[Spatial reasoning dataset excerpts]
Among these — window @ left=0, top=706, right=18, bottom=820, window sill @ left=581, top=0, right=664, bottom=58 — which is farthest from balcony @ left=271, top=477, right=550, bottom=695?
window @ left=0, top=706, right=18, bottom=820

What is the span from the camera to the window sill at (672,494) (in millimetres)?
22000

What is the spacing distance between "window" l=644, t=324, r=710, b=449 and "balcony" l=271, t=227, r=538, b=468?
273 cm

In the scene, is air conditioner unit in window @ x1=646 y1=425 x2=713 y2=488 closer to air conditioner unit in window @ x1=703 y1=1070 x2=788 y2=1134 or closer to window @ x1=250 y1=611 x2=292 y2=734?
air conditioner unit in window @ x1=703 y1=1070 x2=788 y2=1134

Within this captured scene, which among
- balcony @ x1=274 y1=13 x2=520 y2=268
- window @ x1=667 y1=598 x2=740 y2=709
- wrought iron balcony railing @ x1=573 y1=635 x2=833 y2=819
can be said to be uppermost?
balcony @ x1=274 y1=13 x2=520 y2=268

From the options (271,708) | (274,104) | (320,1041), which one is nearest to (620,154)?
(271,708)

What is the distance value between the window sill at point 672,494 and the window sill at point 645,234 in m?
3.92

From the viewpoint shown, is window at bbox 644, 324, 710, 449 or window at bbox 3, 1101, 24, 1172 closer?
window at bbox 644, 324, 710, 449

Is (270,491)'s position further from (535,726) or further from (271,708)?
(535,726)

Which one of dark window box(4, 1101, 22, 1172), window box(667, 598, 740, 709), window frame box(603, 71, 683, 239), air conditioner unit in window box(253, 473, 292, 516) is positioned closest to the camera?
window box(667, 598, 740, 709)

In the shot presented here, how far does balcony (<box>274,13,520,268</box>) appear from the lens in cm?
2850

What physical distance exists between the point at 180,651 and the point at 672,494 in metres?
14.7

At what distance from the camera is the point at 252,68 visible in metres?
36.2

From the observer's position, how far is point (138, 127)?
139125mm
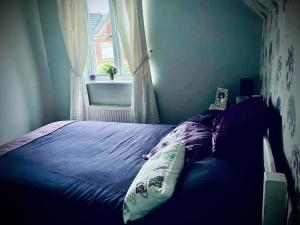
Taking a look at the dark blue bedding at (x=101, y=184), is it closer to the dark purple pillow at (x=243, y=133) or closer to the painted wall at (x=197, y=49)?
the dark purple pillow at (x=243, y=133)

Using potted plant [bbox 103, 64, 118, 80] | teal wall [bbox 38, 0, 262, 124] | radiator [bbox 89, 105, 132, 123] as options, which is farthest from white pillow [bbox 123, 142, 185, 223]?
potted plant [bbox 103, 64, 118, 80]

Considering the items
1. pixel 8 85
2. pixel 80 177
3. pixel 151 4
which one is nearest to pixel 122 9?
pixel 151 4

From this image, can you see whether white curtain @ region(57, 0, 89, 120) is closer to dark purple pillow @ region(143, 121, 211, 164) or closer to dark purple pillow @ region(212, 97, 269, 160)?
dark purple pillow @ region(143, 121, 211, 164)

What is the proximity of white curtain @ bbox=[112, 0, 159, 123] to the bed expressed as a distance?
0.75 meters

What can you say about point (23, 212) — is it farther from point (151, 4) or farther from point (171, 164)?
point (151, 4)

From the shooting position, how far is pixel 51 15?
3277mm

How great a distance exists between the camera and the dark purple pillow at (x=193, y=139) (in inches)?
54.6

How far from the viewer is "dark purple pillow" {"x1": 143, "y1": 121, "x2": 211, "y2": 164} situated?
1.39m

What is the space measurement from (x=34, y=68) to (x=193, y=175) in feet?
9.57

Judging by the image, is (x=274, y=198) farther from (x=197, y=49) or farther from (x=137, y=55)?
(x=137, y=55)

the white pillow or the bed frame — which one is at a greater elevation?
the bed frame

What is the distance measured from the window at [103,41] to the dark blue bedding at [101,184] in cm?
134

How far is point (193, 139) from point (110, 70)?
2.01 m

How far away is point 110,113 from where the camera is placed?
10.7 feet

→ **INSTRUCTION**: Copy every row above word for word, including the answers, and leave the picture out.

→ **FULL OUTPUT**:
Among these — window @ left=0, top=706, right=18, bottom=820, window sill @ left=581, top=0, right=664, bottom=58 — which is farthest from balcony @ left=271, top=477, right=550, bottom=695?
window @ left=0, top=706, right=18, bottom=820

What is the span from the camera to the window sill at (672,494) (in millimetres)?
22000

What is the spacing distance between "window" l=644, t=324, r=710, b=449 and "balcony" l=271, t=227, r=538, b=468?
273 cm

In the scene, is air conditioner unit in window @ x1=646 y1=425 x2=713 y2=488 closer to air conditioner unit in window @ x1=703 y1=1070 x2=788 y2=1134 or closer to window @ x1=250 y1=611 x2=292 y2=734?
air conditioner unit in window @ x1=703 y1=1070 x2=788 y2=1134

Within this captured scene, which among
- balcony @ x1=274 y1=13 x2=520 y2=268
- window @ x1=667 y1=598 x2=740 y2=709
- wrought iron balcony railing @ x1=573 y1=635 x2=833 y2=819
can be said to be uppermost?
balcony @ x1=274 y1=13 x2=520 y2=268

From the options (271,708) | (274,104) | (320,1041), which one is nearest to (620,154)?
(271,708)

What is the distance value between the window sill at point 672,494 and the window sill at point 645,234 in m?
3.92

From the viewpoint shown, is window at bbox 644, 324, 710, 449 or window at bbox 3, 1101, 24, 1172 closer?
window at bbox 644, 324, 710, 449

Is (270,491)'s position further from (535,726) or further from (271,708)?
(535,726)

Which one of dark window box(4, 1101, 22, 1172), window box(667, 598, 740, 709), window frame box(603, 71, 683, 239), air conditioner unit in window box(253, 473, 292, 516) is positioned closest to the camera?
window box(667, 598, 740, 709)

In the shot presented here, how far does balcony (<box>274,13,520,268</box>) appear from the lens in cm?
2850

What physical distance exists between the point at 180,651 and the point at 672,494 in metres?
14.7

At what distance from the camera is the point at 252,68 visible in metres?
36.2

From the observer's position, how far is point (138, 127)?
139125mm
Taking a look at the dark blue bedding at (x=101, y=184), is it closer to the dark purple pillow at (x=243, y=133) or closer to the painted wall at (x=197, y=49)?
the dark purple pillow at (x=243, y=133)

Using potted plant [bbox 103, 64, 118, 80] | teal wall [bbox 38, 0, 262, 124] | radiator [bbox 89, 105, 132, 123] as options, which is farthest from white pillow [bbox 123, 142, 185, 223]?
potted plant [bbox 103, 64, 118, 80]

Considering the items
1. pixel 8 85
2. pixel 80 177
3. pixel 151 4
which one is nearest to pixel 122 9?
pixel 151 4

From this image, can you see whether white curtain @ region(57, 0, 89, 120) is closer to dark purple pillow @ region(143, 121, 211, 164) or closer to dark purple pillow @ region(212, 97, 269, 160)?
dark purple pillow @ region(143, 121, 211, 164)

What is the proximity of white curtain @ bbox=[112, 0, 159, 123] to the bed expressed as a distance?
0.75 meters

What can you say about point (23, 212) — is it farther from point (151, 4) or farther from point (171, 164)?
point (151, 4)

From the shooting position, how far is pixel 51 15?
3277mm

How great a distance exists between the camera and the dark purple pillow at (x=193, y=139) (in inches)?
54.6

How far from the viewer is "dark purple pillow" {"x1": 143, "y1": 121, "x2": 211, "y2": 164} situated?
1.39m

What is the space measurement from (x=34, y=68) to (x=193, y=175) in feet?
9.57

Judging by the image, is (x=274, y=198) farther from (x=197, y=49) or farther from (x=137, y=55)?
(x=137, y=55)

the white pillow or the bed frame — which one is at a greater elevation?
the bed frame

What is the distance measured from the window at [103,41] to the dark blue bedding at [101,184] in cm?
134

How far is point (193, 139) from point (110, 70)?
2.01 m

How far away is point 110,113 from where the camera is placed?
10.7 feet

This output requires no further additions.